BEGIN

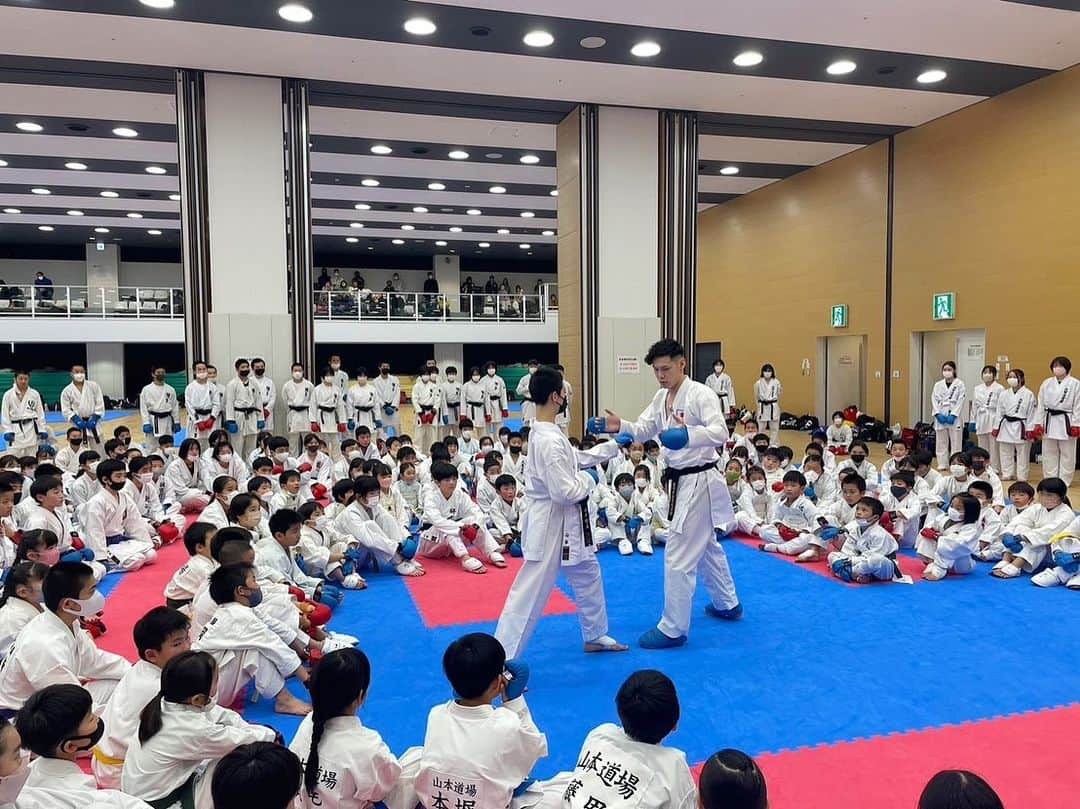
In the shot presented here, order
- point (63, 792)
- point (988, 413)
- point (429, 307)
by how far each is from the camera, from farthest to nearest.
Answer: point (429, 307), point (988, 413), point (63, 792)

END
BEGIN

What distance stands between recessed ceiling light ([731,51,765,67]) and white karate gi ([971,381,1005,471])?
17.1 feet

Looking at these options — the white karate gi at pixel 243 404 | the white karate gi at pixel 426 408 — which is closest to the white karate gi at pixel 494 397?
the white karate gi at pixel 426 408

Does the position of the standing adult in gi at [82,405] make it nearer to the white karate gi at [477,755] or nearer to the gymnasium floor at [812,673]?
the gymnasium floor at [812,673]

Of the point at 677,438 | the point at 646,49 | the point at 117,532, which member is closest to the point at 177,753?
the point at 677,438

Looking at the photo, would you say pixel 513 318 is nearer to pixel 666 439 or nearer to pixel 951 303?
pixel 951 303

END
BEGIN

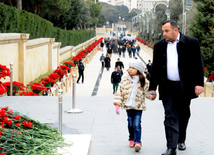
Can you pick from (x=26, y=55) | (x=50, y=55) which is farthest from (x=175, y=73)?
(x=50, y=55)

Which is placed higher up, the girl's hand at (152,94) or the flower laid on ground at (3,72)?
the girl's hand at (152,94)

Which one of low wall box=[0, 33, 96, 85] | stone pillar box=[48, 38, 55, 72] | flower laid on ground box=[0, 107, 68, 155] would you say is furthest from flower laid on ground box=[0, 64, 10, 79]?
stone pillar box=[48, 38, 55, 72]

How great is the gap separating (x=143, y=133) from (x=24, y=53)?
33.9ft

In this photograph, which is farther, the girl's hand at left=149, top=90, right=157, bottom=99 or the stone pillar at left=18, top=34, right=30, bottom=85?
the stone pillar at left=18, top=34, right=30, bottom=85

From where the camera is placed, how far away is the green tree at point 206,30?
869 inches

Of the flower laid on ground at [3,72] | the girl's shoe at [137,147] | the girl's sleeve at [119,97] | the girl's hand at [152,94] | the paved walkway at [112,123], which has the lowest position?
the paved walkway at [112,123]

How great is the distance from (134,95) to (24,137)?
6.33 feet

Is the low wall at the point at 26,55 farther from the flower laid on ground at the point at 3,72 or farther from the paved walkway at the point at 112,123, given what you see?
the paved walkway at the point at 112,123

END

## GIVEN REQUEST:
Put the records into a Markdown table with the columns Row and Record line, numbering each line and leaving out blank lines. Start at the line that has "In the shot presented here, order" and stop after the line that has "Answer: point (429, 307), point".

## ANSWER:
| Row | Record line |
|---|---|
| 1 | In the shot presented here, order |
| 2 | - point (63, 792) |
| 3 | - point (988, 413) |
| 4 | - point (429, 307) |
| 5 | by how far each is from the camera, from farthest to nearest. |
| 6 | Answer: point (429, 307), point (988, 413), point (63, 792) |